The NCAA said Boeheim did not promote an atmosphere of compliance and failed to monitor the activities of those who reported to him regarding academics and boosters.
The NCAA said several violations involved students and staff. The report added that academic violations stemmed from the director of basketball operations, who was hand-picked by Boeheim to address academic matters.
"The rule's pretty clear," said Britton Banowsky, chief hearing officer for the NCAA. "The head coach has a duty to monitor activities in his program. Jim Boeheim did dispute that he should be held accountable. There was controversy over that. It (the charge) was not effectively rebutted at all."
The report said the former director of basketball operations, whose job primarily consisted of monitoring academic performance of basketball student-athletes, became overly involved. He collected and maintained student-athletes' usernames and passwords and provided them to others, including student-athlete support services.
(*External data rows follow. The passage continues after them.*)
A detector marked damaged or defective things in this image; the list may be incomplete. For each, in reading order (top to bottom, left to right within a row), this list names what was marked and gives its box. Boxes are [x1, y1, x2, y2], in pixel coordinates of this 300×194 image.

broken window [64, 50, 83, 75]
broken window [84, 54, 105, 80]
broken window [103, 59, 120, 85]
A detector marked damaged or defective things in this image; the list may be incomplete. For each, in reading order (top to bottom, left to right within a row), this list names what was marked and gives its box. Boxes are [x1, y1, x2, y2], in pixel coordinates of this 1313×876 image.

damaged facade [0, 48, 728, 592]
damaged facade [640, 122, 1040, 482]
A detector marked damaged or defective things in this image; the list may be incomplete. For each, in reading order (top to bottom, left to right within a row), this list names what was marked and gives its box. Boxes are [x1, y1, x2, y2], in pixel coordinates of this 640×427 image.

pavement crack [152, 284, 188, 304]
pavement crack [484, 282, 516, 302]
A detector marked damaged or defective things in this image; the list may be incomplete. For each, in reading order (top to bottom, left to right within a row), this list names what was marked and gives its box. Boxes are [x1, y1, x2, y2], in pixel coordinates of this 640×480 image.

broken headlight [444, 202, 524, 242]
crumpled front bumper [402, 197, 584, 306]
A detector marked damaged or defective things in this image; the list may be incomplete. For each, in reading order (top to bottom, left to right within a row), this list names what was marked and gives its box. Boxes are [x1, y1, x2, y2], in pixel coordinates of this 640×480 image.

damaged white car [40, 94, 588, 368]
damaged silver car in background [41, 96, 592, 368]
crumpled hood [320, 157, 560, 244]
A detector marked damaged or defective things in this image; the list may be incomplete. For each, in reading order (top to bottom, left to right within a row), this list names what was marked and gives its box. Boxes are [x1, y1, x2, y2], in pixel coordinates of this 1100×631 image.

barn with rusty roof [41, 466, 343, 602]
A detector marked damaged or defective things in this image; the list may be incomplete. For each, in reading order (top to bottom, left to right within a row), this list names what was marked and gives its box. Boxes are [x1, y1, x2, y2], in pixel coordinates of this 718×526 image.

The report said the director and members of the support staff regularly accessed student-athletes' network and email accounts in an effort to monitor academic progress, tracked course responsibilities and scheduling as well as incoming communications from professors regarding course work and class status. As part of the routine, they also accessed and sent emails from student-athletes' accounts and corresponded directly with professors and included attached course work, which was necessary to maintain the required grades for the student-athletes to remain eligible, the report said.
In 2012, former center Fab Melo was declared ineligible for the NCAA tournament days before it started. NCAA spokesman Erik Christianson said the university declared Melo ineligible. Melo also missed three Big East games during the season because of an academic issue.
In the 2012-13 season, former forward James Southerland sat out six games for an academic issue related to a term paper but played in the NCAA Tournament and helped lead the Orange to the Final Four.
In its decision, the committee specifically addressed academic integrity.
"Improper institutional involvement and influence in a student's academic work in order to gain or maintain eligibility is a violation of NCAA rules and a violation of the most fundamental core values of the NCAA and higher education," the committee wrote.
The committee also found that from 2001-09 the school did not follow its own written policies and procedures for students who tested positive for banned substances. NCAA rules require that if schools have a drug-testing policy, it must include substances on the banned list and the school must follow its policy. Syracuse had a written policy, but both Boeheim and athletic director Daryl Gross acknowledged they did not follow it.
In addition to the one-year postseason ban for the men's basketball team, the university announced it also had self-imposed other penalties, including elimination of one scholarship for men's basketball for the 2015-2016 season, vacating 24 men's basketball wins (15 in 2004-05 and nine in 2011-12) and 11 football wins from 2004-07 under former coaches Paul Pasqualoni and Greg Robinson.
The school must return to the NCAA all funds it has received through the former Big East Conference revenue sharing for its appearances in the 2011, 2012 and 2013 NCAA men's basketball tournament.
The 94-page NCAA report said a booster developed relationships with men's basketball and football players and members of the men's basketball staff. In some instances, the report said the basketball staff encouraged students to develop relationships with the booster, which resulted in rule violations.
The investigation also found that the booster provided more than $8,000 in cash to three football and two men's basketball students for volunteering at a local YMCA. Additionally, the booster gave money to basketball staff members for appearances or assistance at YMCA events, and those payments were not reported to the school as outside income or supplemental pay, as NCAA rules require.